Шрифт:
— Куда спешишь? — прохрипел Алексей, опираясь на Марину. Его лицо было залито кровью, но взгляд горел.
— Ты мёртв! — Волков вырвался, но споткнулся о арматуру. Падая, он услышал хруст кости. Боль заглушил рёв сирен.
Она сидела в больничном коридоре, сжимая руки. За дверью врачи боролись за Алексея, за Полину, которая отказалась уходить, пока не убедится, что он дышит.
— Ты сохранишь его? — Полина присела рядом, глаза опухшие.
Марина посмотрела на дочь:
— Боюсь.
— А я боюсь, что если ты не оставишь… мы никогда не перестанем ломаться.
Она потянулась к животу, где уже теплилась новая жизнь — не идеальная, не запланированная, ноих.

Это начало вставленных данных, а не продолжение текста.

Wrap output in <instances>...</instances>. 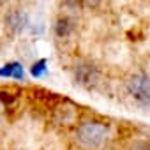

Очнулся ночью. Марина спала в кресле, её рука на его ладони. На столе лежал макет моста — тот, что разбился на складе. Кто-то склеил осколки, оставив шрамы видимыми.
— Ты будешь его строить заново? — она проснулась, угадав его мысли.
— Нет. — Он потянулся к её животу, едва касаясь. — На этот раз… построим что-то меньшее. Но нерушимое.
Максим ждал у выхода. Она взяла кольцо из кармана, разглядывая его при свете фонарей.
— Я не хочу свадьбу, — сказала она. — Хочу просто… попробовать не бояться.
Он кивнул, надевая кольцо себе на палец:
— Тогда начнём с малого. Завтрак вместе. Без побегов.
Они пошли вдоль реки, обходя трещины в асфальте. Где-то вдали маячил мост — изуродованный, но стоящий.
Через месяц Волкова осудили. Алексей выписался из больницы с тростью и новым проектом — детской площадкой у реки. Марина выставила в галерее фотографию разбитого макета с подписью: «Ремонт не требуется».
А когда Полина впервые положила руку на её живот, почувствовав толчок, Алексей стоял у окна, чертя в воздухе контуры будущей колыбели.
— Будет мальчик, — сказала Марина.
— Или девочка, — он повернулся, трость звякнула о пол. — Главное — не архитектор.
Они засмеялись. Впервые за долгое время.
Глава 24. Причалы
Детская площадка у реки напоминала живой организм — горки, словно волны, качели-лодочки, домики из светлого дерева. Алексей поправлял табличку с названием: «Мост в небо». Рабочие смеялись: «Для детей-то зачем философия?». Но он знал, что даже в малом должна быть правда.
Когда Полина принесла краски, чтобы разрисовать стену вместе с местными ребятишками, он увидел, как её пальцы дрожат, выводя первые линии.
— Не боишься испортить? — спросил он, подавая кисть.
— Теперь уже нет, — она улыбнулась, и в этом была вся Марина.
За неделю до родов она открыла последнюю выставку. Центральным снимком стало фото Алексея на больничной койке — бледный, с перебинтованной головой, но сжимающий в руке осколок стекла от моста. Название: «Несломленный».
Игорь, всё ещё настойчивый, спросил:
— Это конец вашей истории?
— Нет, — она положила руку на живот, чувствуя толчок. — Это точка в середине предложения.
Вечером, когда галерея опустела, Алексей принёс детское одеяло — то самое, грубое, из прошлой жизни.
— На этот раз не брошу, — сказал он, и это звучало как клятва.
Они сидели на новых качелях, наблюдая, как закат красит реку в золото. Максим крутил кольцо на пальце, но уже не как обручальное — как талисман.
— Ты всё ещё хочешь свадьбу? — спросила Полина.
— Хочу завтрак, — он обнял её за плечи. — Каждый день. А там посмотрим.
Когда Алексей позвал их помочь развесить фонарики на площадке, Полина впервые за годы почувствовала, что «семья» — не проклятое слово.
Марина рожала в дождь. Звуки ливня сливались с её криками, а Алексей, забыв про трость, держал её руку так, будто мог передать всю свою упрямую силу.
— Мальчик, — акушерка положила младенца на её грудь. Крошечный, сморщенный, с глазами, как у Алексея — серыми и слишком серьёзными.
— как назовёте? — спросила медсестра.
Марина посмотрела на мужа (да, теперь она разрешала себе это слово)
— Лука, — сказал Алексей. — Это значит «свет» или «несущий свет».
Они засмеялись сквозь слёзы. За окном дождь стих, и первые лучи пробились сквозь тучи.
Через месяц на площадке собрались все. Дети бегали по горкам, Полина с Максимом рисовали на стене новую фреску — мост, ведущий к звёздам. Марина, с Лукой в слинге, выставила последний кадр: Алексея, спящего в кресле с сыном на груди. Фото назвали «Непредсказуемо».